6. Should the county approach growth as planned growth or full speed ahead? 

It is also my position that Churchill County needs to grow, and that growth needs to be managed so that it benefits the county economically, socially, and environmentally. Growth must include industrial and housing that will not negatively affect the agricultural industry of the county. Growth also requires improvements to our infrastructure. This means improving roads and bridges where residential and industrial growth occur and constantly improving roads throughout the county. A healthy and safe community, managed industrial and residential growth with adequate water for our needs, a professional and reciprocating relationship with the Navy, and a modern and efficient infrastructure have been and remain my primary focuses for Churchill County. 

7. How important (or not) is it for the county and WNC to work together?

 The county supports WNC and its nursing program, which has returned some classes to Fallon. The campus, which was decimated by cuts eight years ago, has been coming back, and enrollment is up 16%. The Board of Regents must bring back the Rural Formula, which was eliminated in 2013. The formula provided additional funding for the rural campuses because classes attracted fewer students than those attending a two-year college in Reno or Las Vegas.

8. What should the city-county relationship look like in governing?

 Although the city and county are separate governments, they pool their resources together such as with the flood mitigation of 2017 and the COVID-19 pandemic. The city and county have worked together on resolutions to provide safety to the community and to ask the governor to rescind certain restrictions on rural county business. Both governments have also worked together to recognize the need for a new senior center, a law enforcement center and jail and youth club.

9. What do you see the future of the city and county working with the Churchill Economic Development Authority?

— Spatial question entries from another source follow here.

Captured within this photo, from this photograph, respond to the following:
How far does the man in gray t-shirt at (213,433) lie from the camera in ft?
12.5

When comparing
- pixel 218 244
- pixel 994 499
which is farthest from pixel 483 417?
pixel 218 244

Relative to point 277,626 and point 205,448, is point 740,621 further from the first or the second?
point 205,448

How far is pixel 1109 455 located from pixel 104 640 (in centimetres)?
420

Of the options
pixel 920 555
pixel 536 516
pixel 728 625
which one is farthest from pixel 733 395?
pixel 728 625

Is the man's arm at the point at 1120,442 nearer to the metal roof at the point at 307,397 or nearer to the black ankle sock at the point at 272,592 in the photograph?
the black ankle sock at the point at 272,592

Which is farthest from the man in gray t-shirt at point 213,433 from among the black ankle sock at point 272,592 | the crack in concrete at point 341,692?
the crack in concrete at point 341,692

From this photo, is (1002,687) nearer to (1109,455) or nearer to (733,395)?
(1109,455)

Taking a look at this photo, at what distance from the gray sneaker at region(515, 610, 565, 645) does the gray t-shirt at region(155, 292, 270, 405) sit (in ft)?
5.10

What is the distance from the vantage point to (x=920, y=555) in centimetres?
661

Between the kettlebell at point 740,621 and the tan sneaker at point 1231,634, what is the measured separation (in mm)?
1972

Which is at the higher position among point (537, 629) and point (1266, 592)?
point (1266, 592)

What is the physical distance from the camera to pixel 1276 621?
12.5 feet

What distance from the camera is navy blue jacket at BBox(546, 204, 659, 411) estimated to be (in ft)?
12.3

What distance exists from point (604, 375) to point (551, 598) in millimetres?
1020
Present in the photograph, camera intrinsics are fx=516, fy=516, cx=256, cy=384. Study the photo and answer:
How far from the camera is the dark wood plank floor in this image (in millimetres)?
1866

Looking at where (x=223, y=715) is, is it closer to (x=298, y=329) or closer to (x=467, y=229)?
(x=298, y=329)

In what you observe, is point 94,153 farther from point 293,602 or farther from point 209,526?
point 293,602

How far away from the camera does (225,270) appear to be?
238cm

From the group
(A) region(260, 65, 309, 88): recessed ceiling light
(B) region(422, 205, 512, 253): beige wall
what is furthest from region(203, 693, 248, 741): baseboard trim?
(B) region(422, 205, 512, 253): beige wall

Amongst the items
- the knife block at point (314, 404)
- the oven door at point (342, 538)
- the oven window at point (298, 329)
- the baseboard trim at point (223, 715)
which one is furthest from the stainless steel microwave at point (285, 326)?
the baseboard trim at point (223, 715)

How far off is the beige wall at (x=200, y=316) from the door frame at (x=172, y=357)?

The city, CEDA and county need to work together for economic development. The Churchill Hazen Industrial Park (CHIP) will require infrastructure development. Rather than depend on the taxpayer for these needs, the county is currently moving forward with federal grant opportunities to fund the needed infrastructure. It is also important that water conservation be a necessity. That is why all new developments are encouraged to connect to the county water and waste water systems. With the Navy Modernization, active duty families will be looking for homes. Therefore residential housing must include single and multiple family affordable housing. The Churchill County Lands Bill will enhance the geothermal, mining, and grazing development within the county and enhance the lifestyle of our residents.